Historically, WordPress utilized the Portable PHP password hashing framework (phpass). If you look inside the wp_users table of a classic WordPress database, you will see hashes that begin with $P$ or $H$. This specific format relies on the MD5 algorithm, but it is not a simple, vulnerable MD5 hash. WordPress strengthens it using two critical techniques:
- Salting: WordPress appends an 8-character random string (the salt) to the password before hashing it. This completely nullifies the threat of pre-computed "Rainbow Tables".
- Key Stretching (Iterations): Instead of hashing the password once, WordPress loops the MD5 hashing process 8,192 times. This process is intentionally designed to be computationally expensive, slowing down attackers attempting a Brute Force attack.
Modern Alternatives: Enter Bcrypt and password_hash()
While the classic $P$ phpass implementation was secure for its time, computing power (especially GPUs) has evolved dramatically. Modern security standards dictate the use of algorithms specifically designed to resist hardware-accelerated cracking.
Since WordPress version 5.3, the core system fully supports PHP's native password_hash() function, which utilizes the highly secure Bcrypt algorithm (identified by the $2y$ prefix). Bcrypt includes an adjustable "Cost Factor" (iteration count). Our generator defaults to a cost of 10, meaning the hashing process is mathematically demanding, rendering brute-force and dictionary attacks economically unfeasible for hackers.
Hashing vs. Encryption: What is the Difference?
A common misconception is that passwords in WordPress are "encrypted". This is technically incorrect. Encryption is a two-way street. If you encrypt data with a key, you can decrypt it back to its original state using that same key. Hashing is a one-way street. When a password is run through our MD5, SHA-256, or Bcrypt generator, it creates a unique fingerprint. It is mathematically impossible to reverse-engineer a hash back into the plain-text password. When a user logs in, WordPress simply hashes the password they typed and compares the new hash to the hash stored in the database. If they match, access is granted.
What is a Brute Force Attack?
A Brute Force attack occurs when a hacker uses automated software to guess thousands or millions of password combinations per second against a stolen hash or a login page. Fast algorithms like standard MD5 or SHA-256 are vulnerable to this because a modern graphics card can compute billions of MD5 hashes per second. This is why our Algorithm Compare tab flags MD5 as "Broken" for password storage. Algorithms like Bcrypt are "slow by design", crippling a hacker's ability to guess passwords rapidly.
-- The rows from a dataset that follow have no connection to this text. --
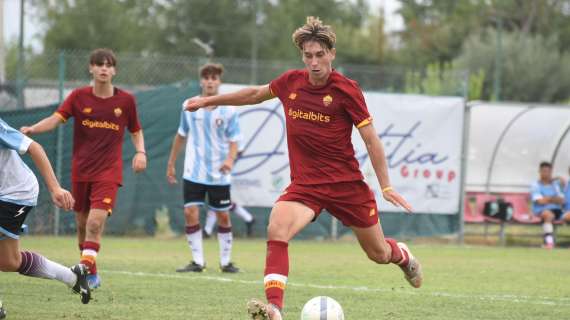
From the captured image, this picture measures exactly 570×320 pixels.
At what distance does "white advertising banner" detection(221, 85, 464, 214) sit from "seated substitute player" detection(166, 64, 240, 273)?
5.24 metres

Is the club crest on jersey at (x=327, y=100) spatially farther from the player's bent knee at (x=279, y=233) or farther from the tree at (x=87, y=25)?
the tree at (x=87, y=25)

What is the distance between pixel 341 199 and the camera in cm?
761

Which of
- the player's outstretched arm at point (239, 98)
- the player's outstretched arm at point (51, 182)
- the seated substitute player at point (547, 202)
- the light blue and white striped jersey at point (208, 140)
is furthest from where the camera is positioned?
the seated substitute player at point (547, 202)

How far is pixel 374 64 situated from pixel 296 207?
59.8 metres

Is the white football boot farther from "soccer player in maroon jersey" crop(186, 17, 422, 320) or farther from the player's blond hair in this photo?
the player's blond hair

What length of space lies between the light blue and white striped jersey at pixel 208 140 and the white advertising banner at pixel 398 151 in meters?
5.22

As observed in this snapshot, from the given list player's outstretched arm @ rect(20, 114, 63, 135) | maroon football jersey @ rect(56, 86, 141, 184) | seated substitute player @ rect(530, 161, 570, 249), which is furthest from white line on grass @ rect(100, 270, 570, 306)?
seated substitute player @ rect(530, 161, 570, 249)

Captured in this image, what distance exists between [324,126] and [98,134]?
3275 mm

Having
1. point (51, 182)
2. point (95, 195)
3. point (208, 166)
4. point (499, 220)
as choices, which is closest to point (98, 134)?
point (95, 195)

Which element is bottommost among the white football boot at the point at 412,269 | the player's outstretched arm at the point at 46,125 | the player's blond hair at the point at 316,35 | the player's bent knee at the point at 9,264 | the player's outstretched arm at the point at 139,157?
the white football boot at the point at 412,269

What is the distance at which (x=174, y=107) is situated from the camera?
17.3 meters

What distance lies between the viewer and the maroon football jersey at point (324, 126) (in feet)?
24.8

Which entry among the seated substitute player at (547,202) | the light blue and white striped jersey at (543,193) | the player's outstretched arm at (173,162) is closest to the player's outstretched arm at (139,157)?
the player's outstretched arm at (173,162)

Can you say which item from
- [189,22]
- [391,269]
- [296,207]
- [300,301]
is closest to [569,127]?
[391,269]
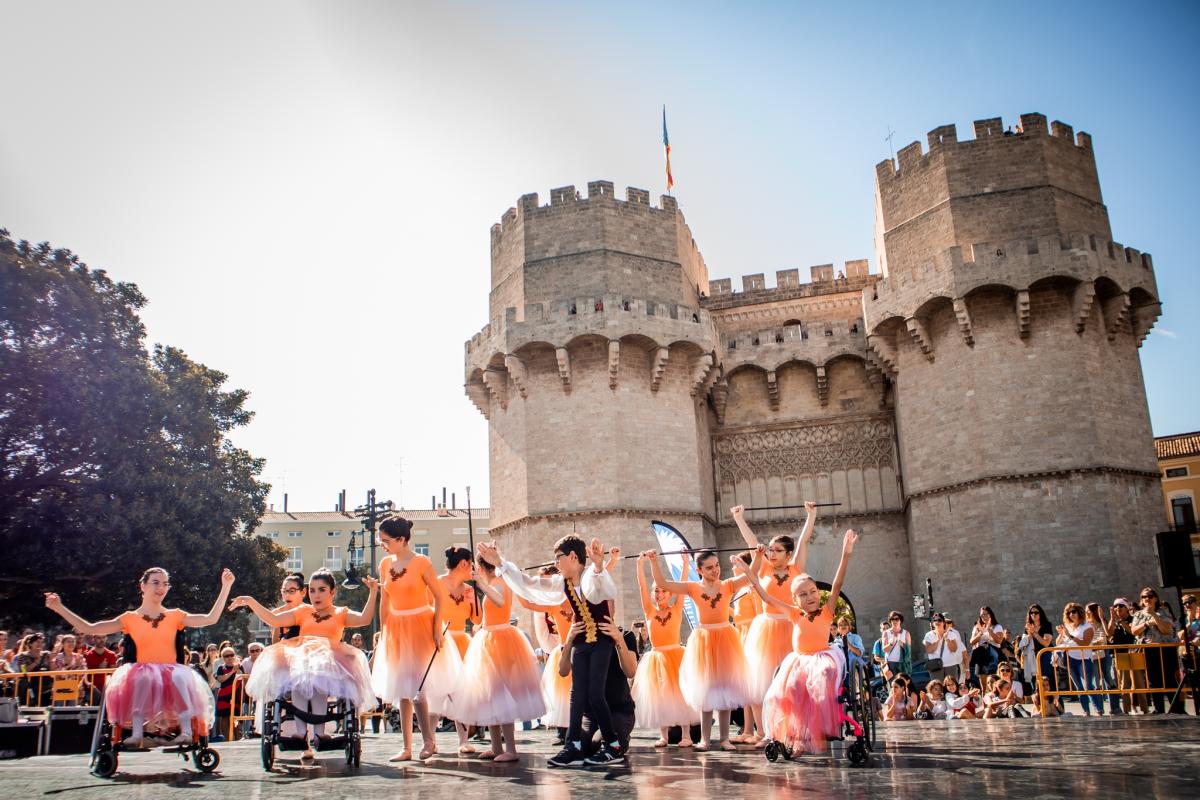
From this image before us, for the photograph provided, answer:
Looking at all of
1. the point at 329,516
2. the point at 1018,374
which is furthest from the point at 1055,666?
the point at 329,516

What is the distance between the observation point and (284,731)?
25.7 feet

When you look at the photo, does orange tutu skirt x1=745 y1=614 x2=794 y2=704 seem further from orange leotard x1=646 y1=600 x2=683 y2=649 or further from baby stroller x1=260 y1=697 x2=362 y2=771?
baby stroller x1=260 y1=697 x2=362 y2=771

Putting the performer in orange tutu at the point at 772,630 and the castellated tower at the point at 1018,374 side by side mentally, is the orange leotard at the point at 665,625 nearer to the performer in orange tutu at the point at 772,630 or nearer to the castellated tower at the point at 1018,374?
the performer in orange tutu at the point at 772,630

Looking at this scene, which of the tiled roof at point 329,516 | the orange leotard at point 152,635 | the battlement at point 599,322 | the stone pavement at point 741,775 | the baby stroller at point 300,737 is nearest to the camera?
the stone pavement at point 741,775

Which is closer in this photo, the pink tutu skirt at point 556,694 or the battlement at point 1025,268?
the pink tutu skirt at point 556,694

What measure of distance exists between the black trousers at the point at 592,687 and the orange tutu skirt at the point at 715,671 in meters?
1.62

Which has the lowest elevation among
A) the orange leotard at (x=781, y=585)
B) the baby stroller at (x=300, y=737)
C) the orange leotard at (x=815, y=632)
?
the baby stroller at (x=300, y=737)

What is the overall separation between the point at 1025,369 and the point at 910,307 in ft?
9.90

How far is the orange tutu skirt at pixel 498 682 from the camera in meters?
7.83

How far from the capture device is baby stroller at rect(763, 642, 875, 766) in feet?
22.3

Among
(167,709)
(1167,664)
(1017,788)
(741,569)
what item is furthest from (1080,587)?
(167,709)

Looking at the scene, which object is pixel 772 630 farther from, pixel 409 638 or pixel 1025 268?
pixel 1025 268

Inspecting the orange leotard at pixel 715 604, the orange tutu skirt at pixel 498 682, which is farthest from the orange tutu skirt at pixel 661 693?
the orange tutu skirt at pixel 498 682

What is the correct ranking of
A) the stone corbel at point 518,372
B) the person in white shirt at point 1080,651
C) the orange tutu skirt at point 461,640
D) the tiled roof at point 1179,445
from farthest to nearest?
1. the tiled roof at point 1179,445
2. the stone corbel at point 518,372
3. the person in white shirt at point 1080,651
4. the orange tutu skirt at point 461,640
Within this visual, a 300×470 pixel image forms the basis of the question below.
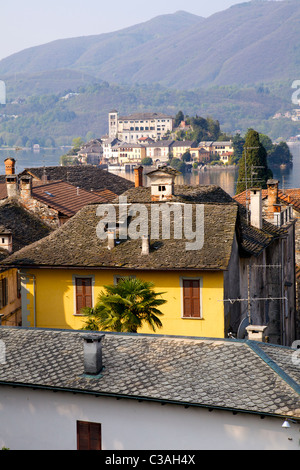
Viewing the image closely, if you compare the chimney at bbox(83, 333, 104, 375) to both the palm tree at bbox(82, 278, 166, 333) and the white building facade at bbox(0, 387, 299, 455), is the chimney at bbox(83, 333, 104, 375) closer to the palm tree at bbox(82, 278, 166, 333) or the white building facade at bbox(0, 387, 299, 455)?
the white building facade at bbox(0, 387, 299, 455)

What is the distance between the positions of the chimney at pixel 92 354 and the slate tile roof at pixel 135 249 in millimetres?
7663

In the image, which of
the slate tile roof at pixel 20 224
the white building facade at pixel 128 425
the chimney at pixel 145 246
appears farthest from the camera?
the slate tile roof at pixel 20 224

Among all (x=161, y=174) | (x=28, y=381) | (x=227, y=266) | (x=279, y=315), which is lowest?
(x=279, y=315)

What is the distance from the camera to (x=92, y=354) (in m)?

How to Use This Tool Safely
Our WP Password Hash Generator processes all data Client-Side using JavaScript. This means your plain-text passwords never leave your browser, and no data is ever transmitted to or logged on our servers. You can use the Verify Checker to test if a known password matches a database hash during forensic analysis, or use the Bulk Generator to quickly seed dummy users for a development staging environment.